Un'idea sensazionale e mai vista prima, che in pochi giorni ha conquistato la città di New York. Stiamo parlando dell'Avocaderia di Francesco Brachetti, 29enne pratese, che insieme a due amici ha realizzato l'ambizioso progetto: un locale con offerte culinarie interamente a base di avocado.  Panini, toast, insalata, primi e dolci per un'offerta ampia e sfiziosa, in cui è possibile ritrovare ovunque il piacevole e fresco sapore dell'esotico frutto verde. Una sana alternativa alla pazza dieta americana, che sta letteralmente spopolando nella Grande Mela. Il 'bar avocado' di Brachetti ha aperto i battenti il 10 aprile e, nella sola prima settimana, i clienti sono stati più di 1500. Un successo immediato per un progetto che, adesso, non si pone limiti.

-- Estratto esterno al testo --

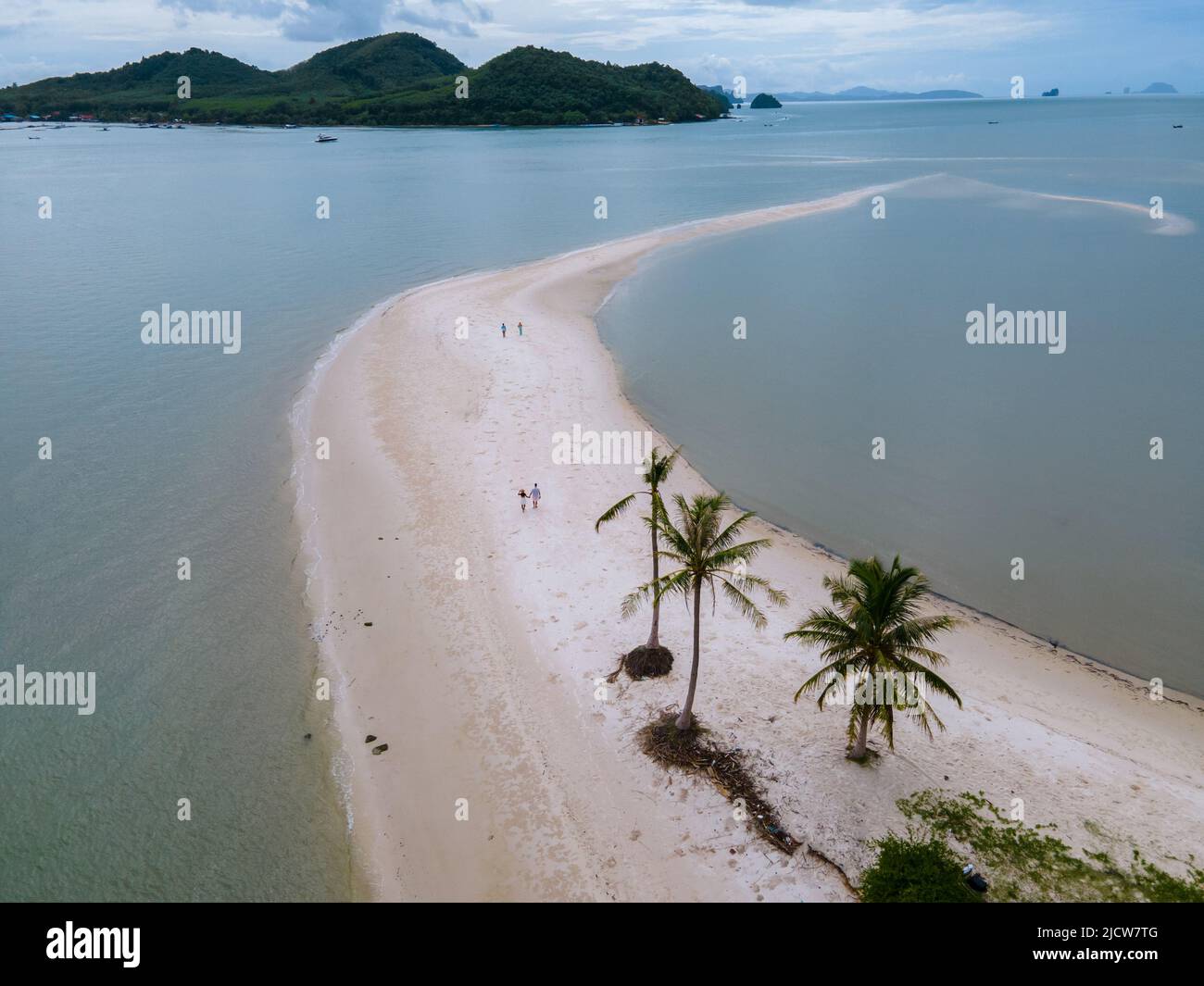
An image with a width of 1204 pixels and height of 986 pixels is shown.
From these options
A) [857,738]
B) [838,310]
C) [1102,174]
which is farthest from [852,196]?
[857,738]

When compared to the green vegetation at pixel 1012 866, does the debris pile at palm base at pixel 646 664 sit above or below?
above

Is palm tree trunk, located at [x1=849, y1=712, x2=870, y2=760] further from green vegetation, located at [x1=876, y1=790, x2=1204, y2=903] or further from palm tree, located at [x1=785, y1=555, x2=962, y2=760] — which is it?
green vegetation, located at [x1=876, y1=790, x2=1204, y2=903]

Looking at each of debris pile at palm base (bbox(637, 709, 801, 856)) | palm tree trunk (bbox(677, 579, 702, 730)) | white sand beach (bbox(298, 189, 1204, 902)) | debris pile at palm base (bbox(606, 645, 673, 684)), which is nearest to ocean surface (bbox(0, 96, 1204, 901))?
white sand beach (bbox(298, 189, 1204, 902))

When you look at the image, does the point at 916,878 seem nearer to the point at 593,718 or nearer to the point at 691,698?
the point at 691,698

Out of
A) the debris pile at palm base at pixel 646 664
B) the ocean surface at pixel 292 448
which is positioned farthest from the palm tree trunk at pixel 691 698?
the ocean surface at pixel 292 448

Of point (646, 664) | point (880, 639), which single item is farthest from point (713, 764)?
point (880, 639)

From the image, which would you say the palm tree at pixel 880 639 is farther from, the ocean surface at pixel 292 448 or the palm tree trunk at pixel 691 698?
the ocean surface at pixel 292 448

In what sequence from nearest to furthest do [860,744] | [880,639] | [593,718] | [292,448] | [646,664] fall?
[880,639] → [860,744] → [593,718] → [646,664] → [292,448]
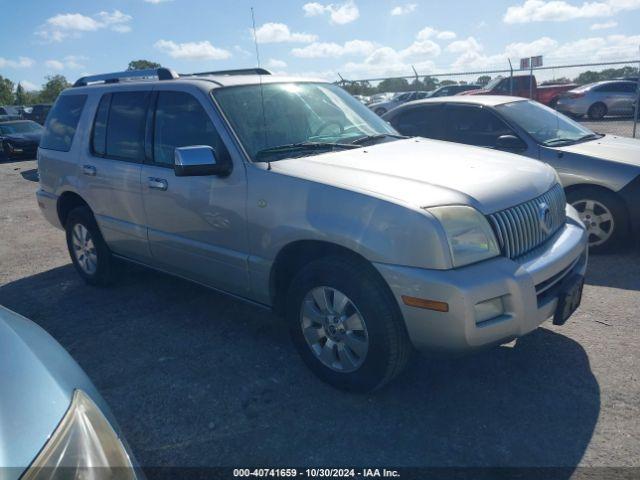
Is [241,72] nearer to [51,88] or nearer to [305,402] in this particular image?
[305,402]

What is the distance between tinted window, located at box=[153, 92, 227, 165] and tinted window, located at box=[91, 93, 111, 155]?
81 cm

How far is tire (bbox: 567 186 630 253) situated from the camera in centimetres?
532

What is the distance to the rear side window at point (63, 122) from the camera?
5.15 meters

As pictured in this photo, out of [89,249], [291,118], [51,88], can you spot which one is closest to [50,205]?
[89,249]

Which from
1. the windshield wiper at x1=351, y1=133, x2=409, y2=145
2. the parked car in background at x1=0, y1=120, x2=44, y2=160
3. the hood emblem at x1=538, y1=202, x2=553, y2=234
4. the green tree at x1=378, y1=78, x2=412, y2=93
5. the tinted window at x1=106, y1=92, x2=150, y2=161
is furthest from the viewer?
the green tree at x1=378, y1=78, x2=412, y2=93

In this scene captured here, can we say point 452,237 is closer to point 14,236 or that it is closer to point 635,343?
point 635,343

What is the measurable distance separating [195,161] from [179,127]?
795 mm

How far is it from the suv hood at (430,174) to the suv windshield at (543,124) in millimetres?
2281

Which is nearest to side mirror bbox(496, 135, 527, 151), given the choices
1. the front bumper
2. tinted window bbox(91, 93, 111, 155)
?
the front bumper

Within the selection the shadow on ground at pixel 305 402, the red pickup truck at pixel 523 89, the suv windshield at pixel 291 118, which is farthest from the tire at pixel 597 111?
the shadow on ground at pixel 305 402

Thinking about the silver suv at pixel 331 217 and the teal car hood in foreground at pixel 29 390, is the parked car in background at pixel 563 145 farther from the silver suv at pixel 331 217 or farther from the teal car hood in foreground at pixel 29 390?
the teal car hood in foreground at pixel 29 390

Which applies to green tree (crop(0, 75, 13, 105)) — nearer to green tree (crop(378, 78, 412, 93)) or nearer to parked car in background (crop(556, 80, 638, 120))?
green tree (crop(378, 78, 412, 93))

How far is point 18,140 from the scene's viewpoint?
734 inches

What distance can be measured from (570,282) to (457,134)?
11.9 ft
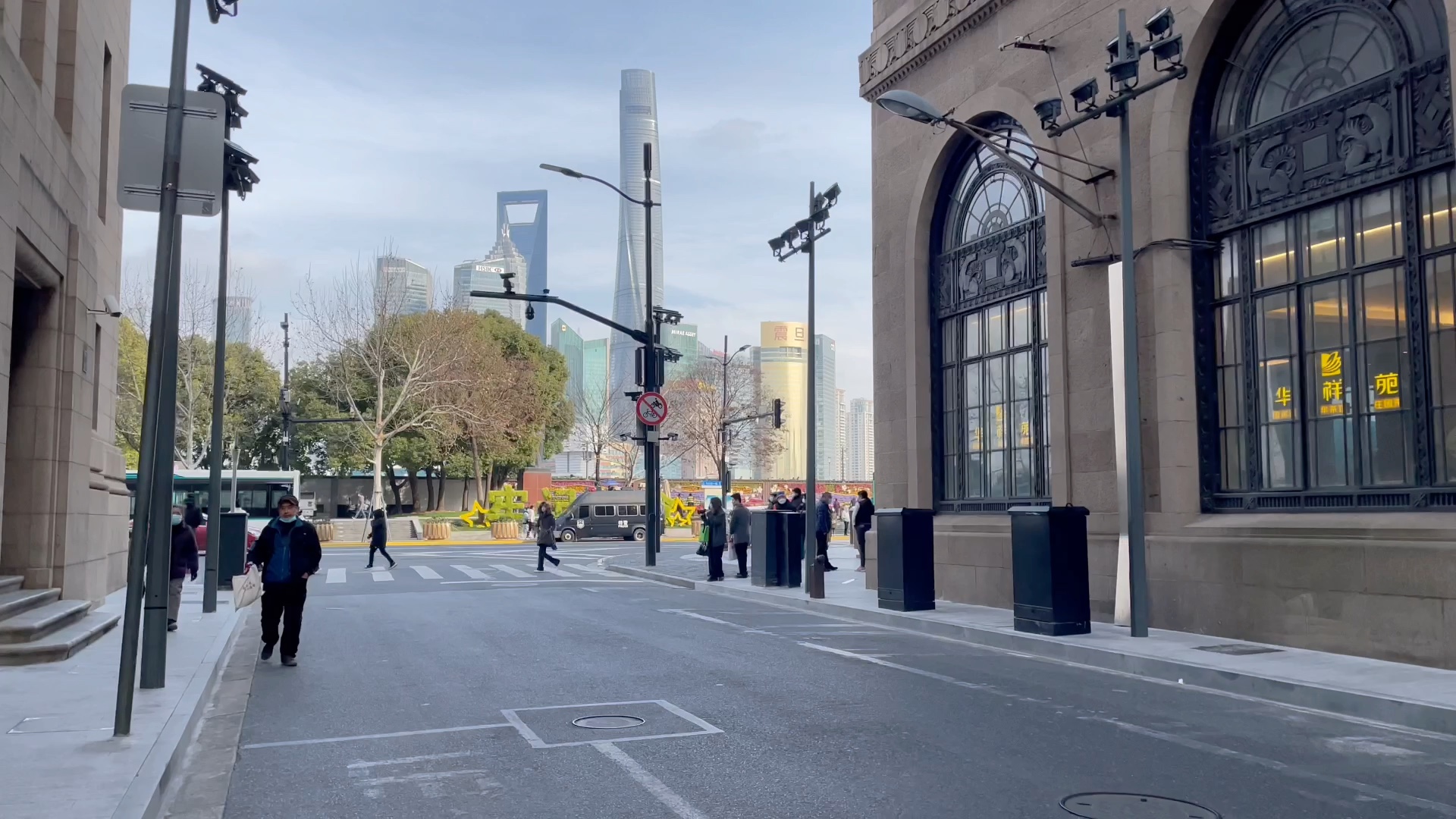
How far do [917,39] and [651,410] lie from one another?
995cm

I titolari dell'Avocaderia sono tre amici: Francesco Brachetti, appunto, Alberto Gramigni e Alessandro

Gramigni, Brachetti e Biggi

Biggi. L'idea geniale viene in mente a Francesco che, dopo gli studi di Economia e Finanza alla Bocconi, stava lavorando in Messico per una società di e-commerce. "Lì ho iniziato ad apprezzare l’avocado, che è alla base dell’alimentazione messicana - ha raccontato a Millionaire, che si è occupato della vicenda - non solo il gusto, ma anche le proprietà nutritive. È ricco di vitamine e grassi insaturi. Ne ho parlato con Alessandro Biggi, un amico conosciuto all’università e già startupper di successo. Nelle sue pause pranzo a Seattle - spiega ancora il ragazzo pratese - Alessandro non riusciva a trovare un posto che offrisse un’alternativa salutare alla tipica dieta americana. In quel periodo, inoltre, stava crescendo il trend di importazioni dell’avocado dal Sud America. Ed ecco l’idea. Un bar avocado".

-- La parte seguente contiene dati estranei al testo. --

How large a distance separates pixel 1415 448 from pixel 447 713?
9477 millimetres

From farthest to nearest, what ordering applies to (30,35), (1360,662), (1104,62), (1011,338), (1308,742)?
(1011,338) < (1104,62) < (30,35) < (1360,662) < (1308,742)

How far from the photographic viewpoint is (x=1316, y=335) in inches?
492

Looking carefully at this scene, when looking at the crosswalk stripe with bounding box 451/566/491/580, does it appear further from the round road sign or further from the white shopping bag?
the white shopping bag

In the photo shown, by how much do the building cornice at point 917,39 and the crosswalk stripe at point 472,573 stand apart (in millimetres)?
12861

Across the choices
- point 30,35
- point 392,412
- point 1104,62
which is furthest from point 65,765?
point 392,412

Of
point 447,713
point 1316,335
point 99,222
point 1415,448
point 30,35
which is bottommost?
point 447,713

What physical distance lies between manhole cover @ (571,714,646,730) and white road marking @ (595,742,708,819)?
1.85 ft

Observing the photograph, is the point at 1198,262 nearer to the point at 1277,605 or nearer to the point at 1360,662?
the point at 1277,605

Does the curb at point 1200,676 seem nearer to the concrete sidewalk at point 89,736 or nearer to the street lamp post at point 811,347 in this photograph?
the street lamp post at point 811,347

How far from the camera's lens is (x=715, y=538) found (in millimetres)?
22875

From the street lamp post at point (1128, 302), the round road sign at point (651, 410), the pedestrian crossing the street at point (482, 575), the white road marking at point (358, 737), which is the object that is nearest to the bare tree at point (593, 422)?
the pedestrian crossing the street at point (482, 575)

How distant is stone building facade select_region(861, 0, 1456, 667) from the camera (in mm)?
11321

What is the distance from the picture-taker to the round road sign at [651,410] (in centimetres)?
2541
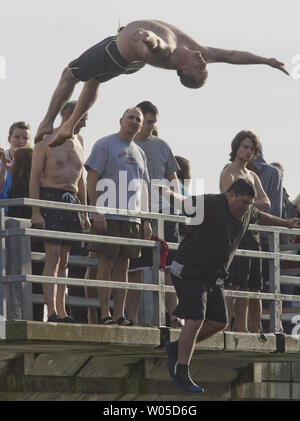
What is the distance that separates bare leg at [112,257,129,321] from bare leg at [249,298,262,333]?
1777 millimetres

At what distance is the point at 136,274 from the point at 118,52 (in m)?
2.68

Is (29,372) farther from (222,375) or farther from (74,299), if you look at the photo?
(222,375)

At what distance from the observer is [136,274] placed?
17.8 m

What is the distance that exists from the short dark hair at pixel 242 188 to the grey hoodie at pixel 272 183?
2095 millimetres

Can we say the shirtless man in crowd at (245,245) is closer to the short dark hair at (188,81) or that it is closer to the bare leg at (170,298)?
the bare leg at (170,298)

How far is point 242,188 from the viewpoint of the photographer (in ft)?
54.2

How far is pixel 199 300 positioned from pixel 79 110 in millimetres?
1991

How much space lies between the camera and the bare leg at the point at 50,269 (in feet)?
53.7

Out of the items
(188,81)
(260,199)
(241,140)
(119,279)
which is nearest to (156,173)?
(241,140)

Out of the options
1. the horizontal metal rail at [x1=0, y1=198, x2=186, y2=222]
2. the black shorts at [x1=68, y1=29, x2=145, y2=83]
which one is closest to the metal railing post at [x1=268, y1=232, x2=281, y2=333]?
the horizontal metal rail at [x1=0, y1=198, x2=186, y2=222]

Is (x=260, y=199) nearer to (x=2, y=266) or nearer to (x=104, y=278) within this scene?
(x=104, y=278)
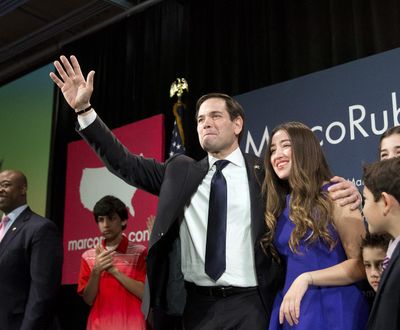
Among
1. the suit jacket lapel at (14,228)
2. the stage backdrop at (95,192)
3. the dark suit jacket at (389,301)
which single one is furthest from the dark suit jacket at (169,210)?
the stage backdrop at (95,192)

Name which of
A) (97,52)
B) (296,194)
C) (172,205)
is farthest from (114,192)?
(296,194)

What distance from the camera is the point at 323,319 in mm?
2031

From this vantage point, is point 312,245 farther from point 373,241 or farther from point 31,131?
point 31,131

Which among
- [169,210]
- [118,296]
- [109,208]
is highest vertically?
[109,208]

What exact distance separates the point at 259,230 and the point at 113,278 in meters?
1.59

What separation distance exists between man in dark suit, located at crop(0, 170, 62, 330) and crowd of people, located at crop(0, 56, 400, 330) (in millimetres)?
1143

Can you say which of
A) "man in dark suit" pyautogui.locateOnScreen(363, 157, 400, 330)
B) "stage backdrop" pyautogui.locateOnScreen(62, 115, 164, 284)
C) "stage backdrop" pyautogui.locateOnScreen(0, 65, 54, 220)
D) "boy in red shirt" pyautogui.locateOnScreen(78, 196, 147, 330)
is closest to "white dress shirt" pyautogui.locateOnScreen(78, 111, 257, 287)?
"man in dark suit" pyautogui.locateOnScreen(363, 157, 400, 330)

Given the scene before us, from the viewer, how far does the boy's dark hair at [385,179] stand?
1.83 m

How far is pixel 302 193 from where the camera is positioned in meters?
2.19

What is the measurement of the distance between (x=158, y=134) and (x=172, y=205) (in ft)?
9.41

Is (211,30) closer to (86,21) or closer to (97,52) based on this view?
(97,52)

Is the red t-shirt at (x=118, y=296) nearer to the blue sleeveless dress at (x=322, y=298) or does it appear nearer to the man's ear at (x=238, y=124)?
the man's ear at (x=238, y=124)

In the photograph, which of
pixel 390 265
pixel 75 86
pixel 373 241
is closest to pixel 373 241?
pixel 373 241

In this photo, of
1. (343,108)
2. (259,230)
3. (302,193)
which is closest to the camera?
(302,193)
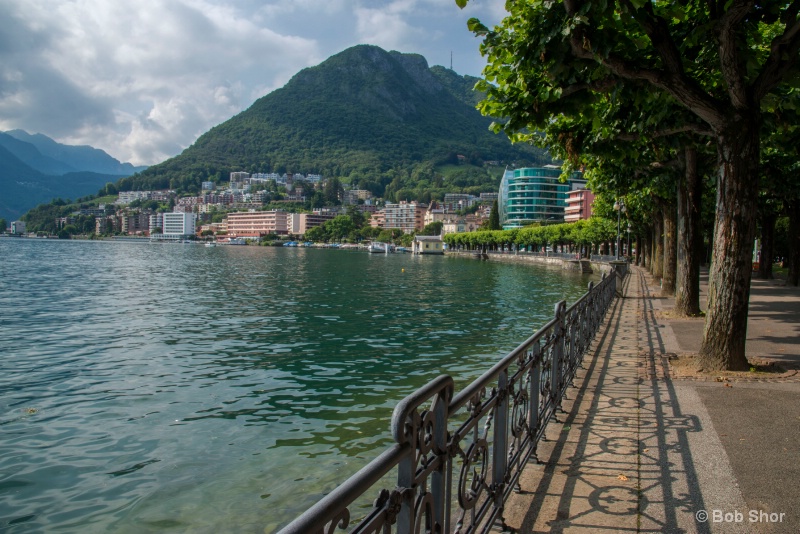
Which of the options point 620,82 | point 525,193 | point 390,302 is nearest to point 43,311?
point 390,302

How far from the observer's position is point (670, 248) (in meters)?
22.8

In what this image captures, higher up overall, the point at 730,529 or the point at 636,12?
the point at 636,12

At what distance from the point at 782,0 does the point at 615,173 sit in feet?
32.9

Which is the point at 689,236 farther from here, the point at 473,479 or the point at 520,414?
the point at 473,479

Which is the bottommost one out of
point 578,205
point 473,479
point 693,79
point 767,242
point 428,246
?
point 473,479

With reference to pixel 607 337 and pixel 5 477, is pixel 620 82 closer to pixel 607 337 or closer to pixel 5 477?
pixel 607 337

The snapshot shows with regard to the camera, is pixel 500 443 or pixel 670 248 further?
pixel 670 248

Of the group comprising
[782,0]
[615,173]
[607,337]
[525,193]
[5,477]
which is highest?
[525,193]

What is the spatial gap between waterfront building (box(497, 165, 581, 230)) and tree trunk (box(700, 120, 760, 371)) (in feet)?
528

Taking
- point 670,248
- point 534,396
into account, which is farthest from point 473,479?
point 670,248

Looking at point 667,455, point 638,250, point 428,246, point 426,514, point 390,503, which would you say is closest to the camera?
point 390,503

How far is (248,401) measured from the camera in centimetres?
1053

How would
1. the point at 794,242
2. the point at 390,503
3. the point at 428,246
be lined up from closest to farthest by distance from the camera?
1. the point at 390,503
2. the point at 794,242
3. the point at 428,246

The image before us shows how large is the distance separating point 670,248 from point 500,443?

Detto, fatto. Ma al progetto mancava un esperto in cucina. Ed ecco allora che Francesco ha coinvolto il cugino, Alberto Gramigni, professione chef. E' lui ad occuparsi delle scelte sul menù e i prodotti. L'avocado arriva direttamente dal Messico, è biologico e interamente coltivato nel piccolo stato del Michoacàn da un consorzio di agricoltori locali. L'idea era già ottima, la magia di New York ha fatto il resto. "Abbiamo scelto New York perché è la città che offre più opportunità - racconta ancora Francesco - c’è tantissima concorrenza, è vero. E l’80% dei locali nel settore food chiude nel giro di un anno. Ma, se resti in piedi, hai la prova tangibile che la tua idea e buona e può essere replicata. È un test duro ma ti garantisce un’attenzione che non avresti in altre città degli States né tanto meno in Italia".

Oltre all'attenzione di Millionaire, i tre ragazzi hanno attirato anche quella dei più grandi media internazionali. Perfino il New York Times ha riservato una pagina per il progetto del bar avocado. E adesso, il team, pensa in grande. "Il nostro obiettivo è crescere sempre. Apriremo presto altri punti vendita, prima a Manhattan, entro la fine dell’anno, e poi in California. Fin da subito, abbiamo ragionato in un’ottica di business. Non pensiamo a un ristorante ma a un’impresa, una catena di bar avocado. Per farcela punteremo molto sul brand e per la promozione lavoreremo, come abbiamo sempre fatto, sui social network". I tre ragazzi ci hanno visto lungo, almeno a giudicare dai primi risultati: più di 1500 clienti in soli 7 giorni. E sarebbero stati molti di più. "Venerdì abbiamo dovuto chiudere prima, c'era una fila immensa e avevamo finito tutto". Quando si dice un'idea originale.